◆ Written instruction 1
In the thread about a baby's first solid foods, shorten the paragraph that begins "I've got a ton of pictures" while keeping its main facts.
◆ Written instruction 2
Write out word for word the part of the baby food thread starting with "## KabeXTi (Jun" and going on through "(Jul 1, 2008)".

◆ Source passage
================================

# Baby's first solid foods - hilarious!



## MarcusM (Jun 23, 2008)

My daughter Daria eating solids for the first time!


----------



## Sarah23 (Jun 23, 2008)

hahahaha!!! Thats great! What an expression!!!


----------



## LynziMarie (Jun 23, 2008)

LOL!
that's great!

too cute... that's gonna be one to show the boyfriend


----------



## MarcusM (Jun 23, 2008)

LynziMarie said:


> LOL!
> that's great!
> 
> too cute...



ha, thanks..



> that's gonna be one to show the boyfriend



haha...you mean like a hint-dropping type of thing???

Let me know how that works out!


----------



## spiffybeth (Jun 30, 2008)

:lmao:


----------



## KabeXTi (Jun 30, 2008)

Nice expression 

I've got a ton of pictures of my son in his high chair covered in spaghetti or some other random food with a huge grin on his face.  Kids are awesome.


----------



## Miaow (Jul 1, 2008)

================================

◆ Data lines
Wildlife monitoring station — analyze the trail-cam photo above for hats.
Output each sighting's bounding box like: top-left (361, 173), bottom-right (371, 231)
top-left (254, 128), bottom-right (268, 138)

================================

◆ Finished answer 1
The poster has many pictures of a son grinning widely in his high chair, covered in spaghetti or other random food, and thinks kids are awesome.

◆ Finished answer 2
## KabeXTi (Jun 30, 2008)

Nice expression 

I've got a ton of pictures of my son in his high chair covered in spaghetti or some other random food with a huge grin on his face.  Kids are awesome.


----------



## Miaow (Jul 1, 2008)